I thought we’d made a mistake at first. Thought maybe Ethan Todd wasn’t here at all, but then I remembered the Rover parked outside and knew someone was here somewhere.
And Maeve was here too. I didn’t need evidence of her to know that: I could feel her.
I had to force myself to check the frustration that filled my body like a rising tide while we moved through the unoccupied rooms. The place was huge, and we were burning time, but we needed to make sure the place was clear, make sure we wouldn’t be ambushed from behind as we moved deeper into the old castle.
“Who would want to own a place like this anyway,” I said as we moved toward the back of the ground floor. It was cold and smelled like mold.
“Someone who might need a place to hide.” Bram’s masked face was as familiar to me as his unmasked one, but it occurred to me that he would make a terrifying image to anyone else who came across him.
“It’s warmer here,” Poe said as we moved down a long hall.
Doors were open on either side, giving us glimpses into cavernous rooms — all of them empty — with more shrouded furniture.
“I think you’re right,” I said, as the frigid cold eased.
We found the source of the warmth in a room at the end of the hall. It was wood paneled and well furnished, two old sofas and several upholstered wood-framed chairs with high backs scattered throughout the room.
But it wasn’t just the exposed furniture that told us the room had been recently occupied: a fire licked lazily from a stone hearth as tall as Bram.
“I guess this is where they set up shop,” I said, taking it all in.
Romanian beer and plates containing the remnants of a meal were scattered on the surface of the old wood tables like modern relics.
“Where are they?” Bram’s voice coursed with frustration. “And where is Maeve?”
It was the question that had run like blood through our veins since the minute we realized she’d been taken.
Where is Maeve?
“Let’s keep going,” Poe said, moving back toward the hall. “We’re close.”
I knew what he was getting at: almost every room in the castle had a fireplace: they’d chosen this one for a reason.
We figured out why when we reached the room next door.
It was a kind of chapel, an actual altar at one end, several wood pews lined up in front of it. A gold cross hung behind the altar, ornate candlesticks — absent the candles — on either side of the carved wood mantel.
There was a fireplace here too, but no fire.
Bram stopped in his tracks and looked around. “What the fuck?”
“It’s a chapel,” I said.
Bram scowled. “No shit. Why is there a church inside of the castle?”

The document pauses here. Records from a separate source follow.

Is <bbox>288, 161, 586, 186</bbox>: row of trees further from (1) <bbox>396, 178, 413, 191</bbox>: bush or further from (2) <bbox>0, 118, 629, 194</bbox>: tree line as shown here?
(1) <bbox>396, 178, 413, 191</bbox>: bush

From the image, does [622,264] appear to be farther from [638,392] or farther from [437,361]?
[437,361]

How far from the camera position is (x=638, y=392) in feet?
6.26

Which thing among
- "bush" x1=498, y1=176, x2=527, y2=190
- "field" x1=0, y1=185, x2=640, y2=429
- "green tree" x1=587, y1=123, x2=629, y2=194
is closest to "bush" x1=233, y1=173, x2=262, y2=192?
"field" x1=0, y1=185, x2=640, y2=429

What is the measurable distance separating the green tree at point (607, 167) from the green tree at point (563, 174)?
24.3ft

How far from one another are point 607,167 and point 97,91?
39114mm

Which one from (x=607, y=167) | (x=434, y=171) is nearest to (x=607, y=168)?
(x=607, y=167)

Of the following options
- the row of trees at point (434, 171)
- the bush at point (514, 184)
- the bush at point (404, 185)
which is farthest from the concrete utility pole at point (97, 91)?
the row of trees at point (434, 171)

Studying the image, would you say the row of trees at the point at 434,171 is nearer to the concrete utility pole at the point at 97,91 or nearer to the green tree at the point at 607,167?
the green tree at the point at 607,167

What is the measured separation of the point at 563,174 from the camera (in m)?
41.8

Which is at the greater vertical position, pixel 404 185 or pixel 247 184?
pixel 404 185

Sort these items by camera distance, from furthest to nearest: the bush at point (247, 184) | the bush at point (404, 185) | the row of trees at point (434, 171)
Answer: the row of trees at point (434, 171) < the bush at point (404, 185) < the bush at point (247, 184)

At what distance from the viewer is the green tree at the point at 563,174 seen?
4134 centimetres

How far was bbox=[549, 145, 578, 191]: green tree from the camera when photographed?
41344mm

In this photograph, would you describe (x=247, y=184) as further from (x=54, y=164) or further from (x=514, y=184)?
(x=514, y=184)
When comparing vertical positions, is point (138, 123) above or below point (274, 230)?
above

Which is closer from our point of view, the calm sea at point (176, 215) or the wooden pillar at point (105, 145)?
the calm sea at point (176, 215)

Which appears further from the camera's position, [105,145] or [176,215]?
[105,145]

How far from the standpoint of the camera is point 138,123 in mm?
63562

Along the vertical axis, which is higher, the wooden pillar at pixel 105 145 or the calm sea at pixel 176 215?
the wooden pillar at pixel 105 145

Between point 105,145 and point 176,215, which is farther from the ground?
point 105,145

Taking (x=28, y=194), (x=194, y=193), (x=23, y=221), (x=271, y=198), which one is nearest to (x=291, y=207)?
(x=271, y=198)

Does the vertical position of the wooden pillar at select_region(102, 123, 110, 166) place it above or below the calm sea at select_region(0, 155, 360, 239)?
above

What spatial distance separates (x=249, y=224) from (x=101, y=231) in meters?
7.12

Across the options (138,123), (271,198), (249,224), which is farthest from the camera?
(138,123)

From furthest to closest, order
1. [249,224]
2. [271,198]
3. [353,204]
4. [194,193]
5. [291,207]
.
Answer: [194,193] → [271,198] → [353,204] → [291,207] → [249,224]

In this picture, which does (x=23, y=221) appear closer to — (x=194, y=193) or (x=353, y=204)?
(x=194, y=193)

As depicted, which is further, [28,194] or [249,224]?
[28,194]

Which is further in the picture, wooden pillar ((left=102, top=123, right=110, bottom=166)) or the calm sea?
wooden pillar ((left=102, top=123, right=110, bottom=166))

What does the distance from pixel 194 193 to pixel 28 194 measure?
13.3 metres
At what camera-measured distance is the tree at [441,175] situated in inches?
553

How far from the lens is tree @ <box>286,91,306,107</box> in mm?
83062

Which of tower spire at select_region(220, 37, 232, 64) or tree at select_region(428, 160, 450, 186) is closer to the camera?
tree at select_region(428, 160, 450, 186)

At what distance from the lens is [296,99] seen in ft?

“Religion was an important part of daily life in the thirteenth century,” I said. “It wasn’t uncommon for complexes like this one to have a chapel, although I’ve always read that they were separate buildings. I’ve never heard of one inside the main castle.”
Not that I was an expert on thirteenth-century Romania.
“It gives me the fucking creeps,” Bram said.
Poe moved deeper into the room, toward the altar. “This was more than a chapel.”
I didn’t know what he meant until I joined him behind the altar, which was when I saw an open door cut into the wood paneling.
Cold air wafted from the darkness inside, but otherwise, I couldn’t see a thing beyond the opening.
Poe took a step inside. “There are stairs. Going down.”
“Tunnels?” There was something dark and complicated in Bram’s voice that I understood.
Our story with Maeve had started in the tunnels under Blackwell Falls.
Now a dark voice in my head wondered if this was where it would end.